* Aufgabenstellung
Übertragen Sie den Satz «Es ist erstaunlich, aber wir können uns schon jetzt einen Workflow ohne KI nicht mehr vorstellen.» aus dem Ausgangstext unten ins Englische.

* Ausgangstext
^^^^

06.06.2023

Jung von Matt Limmat

«Die Branche wird gerade extrem durchgespült»

Carsten Jamrow, Executive Creative Director, leitet das auf Daten und KI spezialisierte Team Maro. Im Gespräch sagt er, wie der Kreativprozess mit KI verbessert werden kann. Aber auch, warum es von Jung von Matt Limmat keine von Image-Generatoren erstellten Visuals zu sehen gibt.
Jung von Matt Limmat: «Die Branche wird gerade extrem durchgespült»
«Die Integration von KI-Tools in einen von Menschen geführten Kreationsprozess hat das meiste Potenzial, nachhaltig einen Unterschied zu machen»: Carsten Jamrow ist Executive Creative Director bei Jung von Matt Limmat und leitet das Team Maro. (Bild: zVg)
von Michèle Widmer

Carsten Jamrow, wie nutzen Sie zurzeit künstliche Intelligenz (KI) in Ihrer täglichen Arbeit?
Wir nutzen KI in der Strategie-, Ideen- und Konzeptionsphase und natürlich während der Umsetzung. Es ist erstaunlich, aber wir können uns schon jetzt einen Workflow ohne KI nicht mehr vorstellen.

Sie leiten das noch junge Team Maro, das Jung von Matt in daten- und KI-getriebenen Kreationsbereichen unterstützt. Wie sind Sie in den letzten Monaten gestartet?

^^^^

* Die Daten

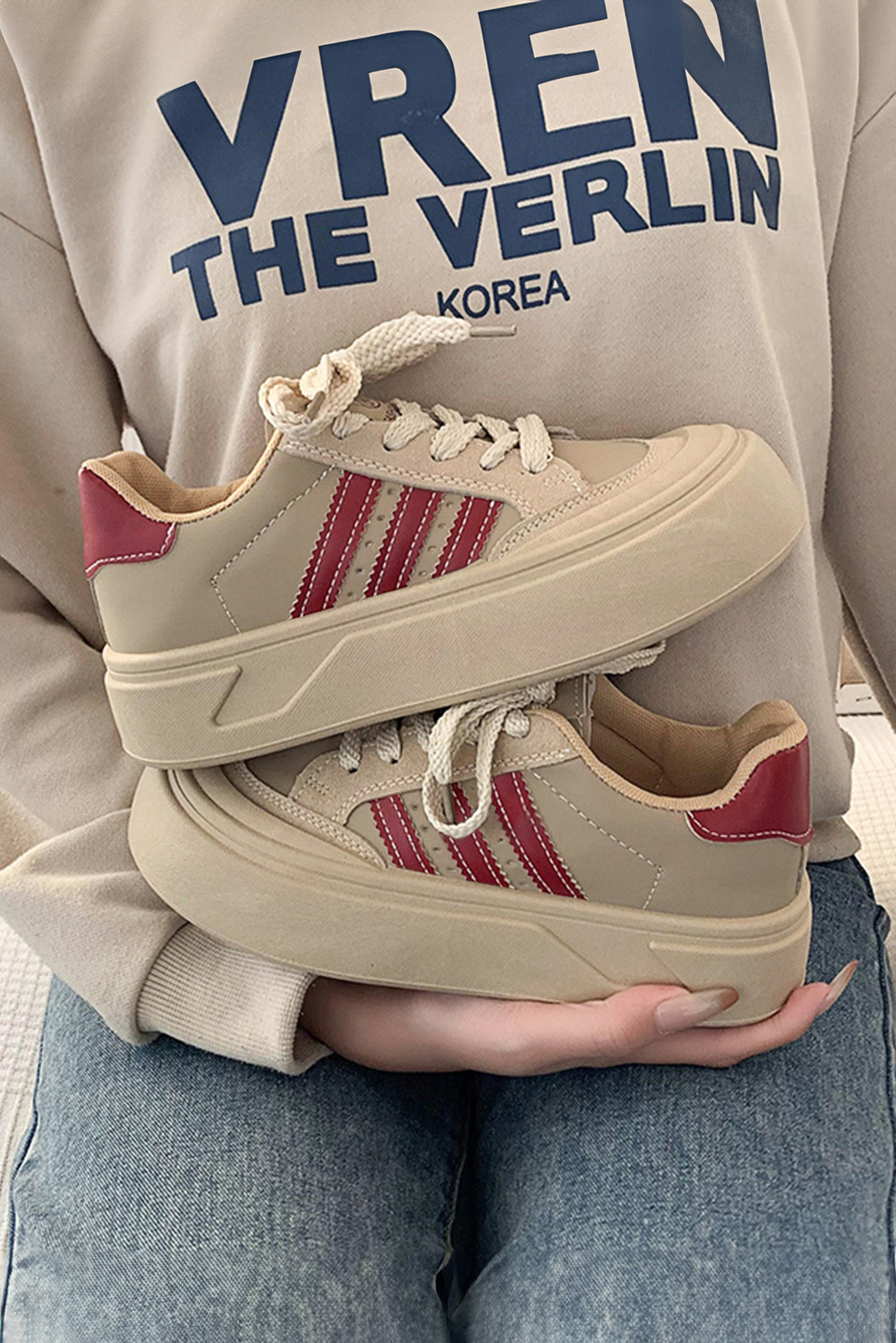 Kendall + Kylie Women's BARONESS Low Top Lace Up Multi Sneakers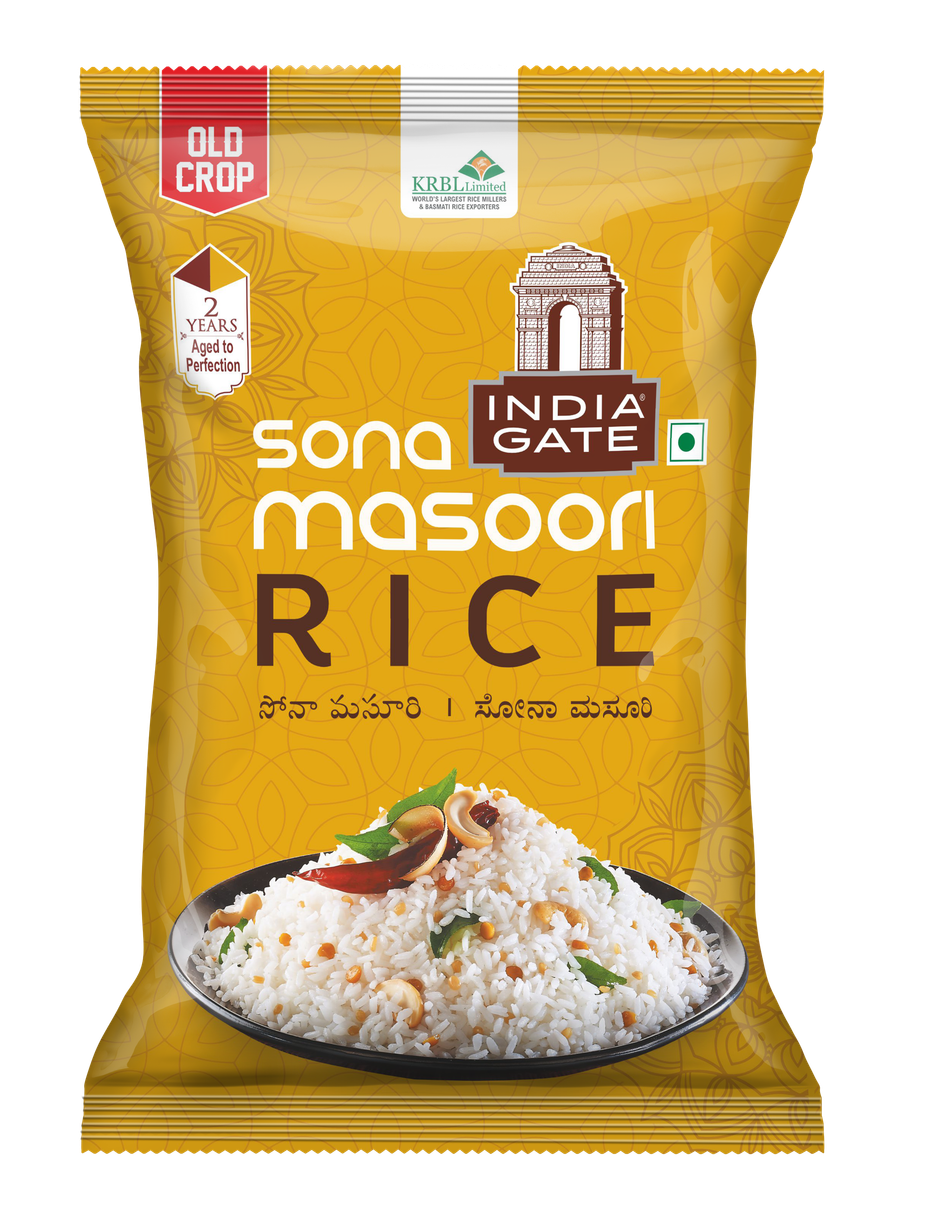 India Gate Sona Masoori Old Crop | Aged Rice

^^^^

* Antwort
It is astonishing, but even now we can no longer imagine a workflow without AI.